Another company to land on the long list of corporate earnings shortfalls was Hormel Foods Corp., maker of SPAM luncheon meat and Dinty Moore beef stew. It said net income rose a lower-than-expected 2.2 percent due to a slowdown in grocery product sales. Its shares fell 3.68 percent, down 11/16 to close at $18 on the New York Stock Exchange.

About three shares fell for every one that rose on Nasdaq.

Software giant Oracle Corp., the most active stock on the Nasdaq, fell more than 6 percent, or $1-9/16 to $22-5/16. Other tech bellwethers tanked, including Web infrastructure firm Cisco Systems, telecommunications equipment maker Qualcomm Inc. and computing giant Sun Microsystems.

Internet companies did not escape the carnage. The American Stock Exchange's Internet Index shed 6.69 percent amid big drops in the shares of bellwethers like Yahoo! Inc., down $3-1/2 to $38-3/16 on Nasdaq, and America Online Inc., off $1.92 at $41.08 on the Big Board. Investors have sold these shares recently on worries of declining advertising revenues from dot-com companies.

"That's what the market is reflecting, the ability of a stock to earn its weight," said Doug Myers, vice president of equity trading at Wachovia Securities in Atlanta.

The Dow's slide was cushioned by a rebound in the shares of soft-drink giant Coca Cola Co., up $4-5/16 at $59-9/16. Coke late Tuesday scrapped efforts to buy Quaker Oats Co. for some $15 billion, a price analysts had said was too high. Quaker dropped $7-7/16 to $87.

But other blue-chip issues, like drugs and tobacco, were hit by concern that Republican candidate George W. Bush's lead in the election may be in doubt. Bush is seen as more favorable to such companies and is favored by some on the Street with his promise to bring in less government and regulation.

The major market indexes briefly pulled off their lows in the afternoon on news that Gore suffered a new blow when the key Florida county of Miami-Dade called off a hand count of votes, analysts said.

Yet more selling ensued late in the day as Gore's campaign said it would immediately seek to overturn that decision.

Tobacco giant Philip Morris Cos. cut part of its 7 percent loss to close at $35-13/16, down $1-5/8, and pharmaceutical maker Merck & Co. fell $1-5/16 to $90-11/16.

Losses in the once high-flying financial services stocks like J.P. Morgan & Co., down $3-7/16 to $138, also hit the Dow. The shares of Wall Street's largest firms, like Lehman Bros. Holdings Inc., fell for the fifth day in a row amid worries that weak stock markets will hurt their future profits. The Amex Broker Dealer Index slipped 4.37 percent.

"Given the volatile market conditions ... we'll definitely see lower trading revenues for most of the brokers," said Lauren Smith, analyst at Keefe, Bruyette & Woods, adding that the sector also was hit by the political uncertainty.

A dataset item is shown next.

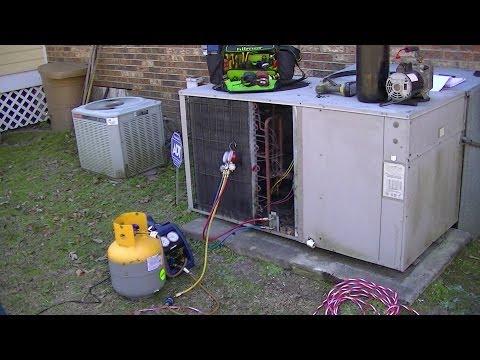 HVAC Service Training-  Condenser Refrigerant Leak Repair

The dispute over Florida's 25 electoral votes - which will decide who will be America's next president - has cast a cloud over the market overall, and the court's decision gives the market no relief from what it hates the most - uncertainty.

Compounding the already chaotic political situation was news that Republican vice presidential candidate Dick Cheney suffered chest pains and had been admitted to a hospital on Wednesday. Cheney is expected to leave the hospital in a few days, his doctors said.

"All it does is create more uncertainty, in the election process, and that's not what we need right now," said James Volk, D.A. Davidson's co-director of institutional trade.